• _Teks Sumber_:
══════

Melalui Pasal 295 dan 296
KUH Perdata, dapat dipahami bahwa yang dimaksud dengan hubungan keluarga
semenda terbentuk dari perkawinan yakni pertalian antara suami dan istri serta
keluarga sedarah dari pihak lain. Dalam perkara ini, hubungan Ismayawati dan
Emiwati dapat dikategorikan sebagai keluarga semenda derajat pertama oleh
karena itu ketentuan Pasal 367 ayat (2) berlaku. Ini berarti, sejak awal,
perkara ini seharusnya diproses melalui pengaduan bukan laporan.
Perbedaan
delik ini memiliki dampak hukum atau cara penuntutan yang berbeda pula.
Sebagaimana dijelaskan oleh Kanter dan Sianturi bahwa delik aduan hanya dapat
dituntut karena adanya aduan oleh pihak yang diatur dalam peraturan perundangan
terkait sedangkan delik biasa dapat dilakukan penuntutan oleh petugas (tanpa
aduan) oleh karena kewajiban petugas untuk melakukan penuntutan. Selain itu,
Kanter dan Sianturi menuliskan bahwa dalam beberapa ketentuan tindak pidana
yang berdasarkan delik aduan dapat diselesaikan secara “damai” di luar pengadilan,
terutama bila tindak pidana dilakukan oleh anggota keluarga.
Selanjutnya, Pasal
74 dan Pasal 75 KUHP mengatur tentang kadaluarsa pengaduan dapat dilakukan dan
pencabutannya. Menurut ketentuan dalam Pasal 74 KUHP, pengaduan hanya dapat
dilakukan oleh pihak yang berhak mengadu dalam jangka waktu 6 bulan bila pihak
tersebut berada di Indonesia. Pengaduan yang telah diajukan dapat dicabut dalam
jangka waktu 3 bulan oleh pihak yang mengajukan sesuai ketentuan dalam Pasal 75
KUHP. Pasal terakhir inilah yang kemudian disebutkan oleh Majelis Hakim
Mahkamah Agung dalam pertimbangannya. Mahkamah Agung, dalam pertimbangannya,
menyebutkan bahwa pencabutan pengaduan telah lewat tenggat waktu berdasarkan
Pasal 75 KUHP. Meskipun Majelis Hakim menyadari bahwa secara normatif pengaduan
seharusnya tidak dapat dicabut setelah lewat tiga bulan, tetapi permohonan
pencabutan tuntutan berdasarkan perdamaian kedua belah pihak dipandang memiliki
nilai dan manfaat yang penting. Manfaat penting yang dimaksud adalah mewujudkan
keadilan restoratif. Pada pertimbangannya, Majelis Hakim berpandangan bahwa
ajaran keadilan restoratif memandang pelanggaran yang terjadi sebagai gangguan
atau terputusnya hubungan antara individu di dalam hubungan kemasyarakatan dan
Hakim harus memfasilitasi penyelesaian konflik di antara individu yang
berselisih tersebut.

══════

• _Data yang Diberikan_:
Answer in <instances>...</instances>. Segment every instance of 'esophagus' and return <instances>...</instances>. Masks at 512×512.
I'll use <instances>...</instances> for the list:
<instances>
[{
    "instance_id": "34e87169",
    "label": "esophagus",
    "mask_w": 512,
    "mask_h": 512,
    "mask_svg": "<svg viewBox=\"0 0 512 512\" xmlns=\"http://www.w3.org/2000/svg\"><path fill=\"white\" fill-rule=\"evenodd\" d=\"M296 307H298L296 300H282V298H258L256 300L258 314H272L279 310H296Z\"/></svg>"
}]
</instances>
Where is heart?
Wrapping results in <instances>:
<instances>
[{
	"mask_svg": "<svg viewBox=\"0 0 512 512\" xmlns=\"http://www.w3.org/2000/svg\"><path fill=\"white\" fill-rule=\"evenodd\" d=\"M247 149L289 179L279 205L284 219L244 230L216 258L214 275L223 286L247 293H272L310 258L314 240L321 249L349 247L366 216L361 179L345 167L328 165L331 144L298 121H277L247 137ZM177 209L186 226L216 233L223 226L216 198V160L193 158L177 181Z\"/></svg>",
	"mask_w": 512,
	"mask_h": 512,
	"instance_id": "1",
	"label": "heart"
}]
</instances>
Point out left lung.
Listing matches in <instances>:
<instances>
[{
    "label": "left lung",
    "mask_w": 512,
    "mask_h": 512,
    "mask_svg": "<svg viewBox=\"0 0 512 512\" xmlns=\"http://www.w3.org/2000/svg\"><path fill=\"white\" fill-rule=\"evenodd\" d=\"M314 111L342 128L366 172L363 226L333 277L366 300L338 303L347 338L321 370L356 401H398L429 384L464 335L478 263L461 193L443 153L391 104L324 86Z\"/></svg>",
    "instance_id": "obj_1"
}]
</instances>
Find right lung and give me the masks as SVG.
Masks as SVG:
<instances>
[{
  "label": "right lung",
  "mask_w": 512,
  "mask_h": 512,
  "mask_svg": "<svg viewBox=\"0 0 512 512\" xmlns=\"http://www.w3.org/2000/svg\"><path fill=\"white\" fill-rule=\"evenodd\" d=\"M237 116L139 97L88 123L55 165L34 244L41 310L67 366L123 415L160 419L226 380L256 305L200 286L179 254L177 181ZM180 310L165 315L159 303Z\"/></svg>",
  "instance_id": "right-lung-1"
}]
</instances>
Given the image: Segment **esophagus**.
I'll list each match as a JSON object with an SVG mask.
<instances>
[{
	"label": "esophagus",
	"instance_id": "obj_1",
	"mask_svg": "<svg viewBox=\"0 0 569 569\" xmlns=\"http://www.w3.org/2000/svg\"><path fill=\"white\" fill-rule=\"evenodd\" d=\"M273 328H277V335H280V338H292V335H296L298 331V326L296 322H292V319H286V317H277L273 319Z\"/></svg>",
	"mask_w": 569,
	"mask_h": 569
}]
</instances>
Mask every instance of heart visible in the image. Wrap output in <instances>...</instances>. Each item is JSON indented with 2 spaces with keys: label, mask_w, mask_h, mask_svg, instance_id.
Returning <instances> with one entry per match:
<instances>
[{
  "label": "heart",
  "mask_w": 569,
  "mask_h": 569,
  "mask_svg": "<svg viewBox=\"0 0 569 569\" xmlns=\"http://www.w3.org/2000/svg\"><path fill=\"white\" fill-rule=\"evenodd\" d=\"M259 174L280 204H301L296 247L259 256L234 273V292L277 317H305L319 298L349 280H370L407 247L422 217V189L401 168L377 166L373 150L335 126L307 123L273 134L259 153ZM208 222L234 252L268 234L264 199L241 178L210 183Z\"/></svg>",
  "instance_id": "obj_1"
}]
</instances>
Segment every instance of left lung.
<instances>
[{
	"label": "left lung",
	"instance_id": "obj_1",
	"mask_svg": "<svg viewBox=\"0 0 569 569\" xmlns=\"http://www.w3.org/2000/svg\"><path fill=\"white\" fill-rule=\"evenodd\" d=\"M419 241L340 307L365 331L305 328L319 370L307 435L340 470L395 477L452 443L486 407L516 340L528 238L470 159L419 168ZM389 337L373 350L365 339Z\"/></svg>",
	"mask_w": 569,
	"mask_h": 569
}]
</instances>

══════

Tuliskan ulang tanpa perubahan bagian teks tentang delik aduan yang dimulai dengan kata-kata yang memuat "Melalui Pasal 295" dan diakhiri dengan "pengaduan bukan laporan.".

Melalui Pasal 295 dan 296
KUH Perdata, dapat dipahami bahwa yang dimaksud dengan hubungan keluarga
semenda terbentuk dari perkawinan yakni pertalian antara suami dan istri serta
keluarga sedarah dari pihak lain. Dalam perkara ini, hubungan Ismayawati dan
Emiwati dapat dikategorikan sebagai keluarga semenda derajat pertama oleh
karena itu ketentuan Pasal 367 ayat (2) berlaku. Ini berarti, sejak awal,
perkara ini seharusnya diproses melalui pengaduan bukan laporan.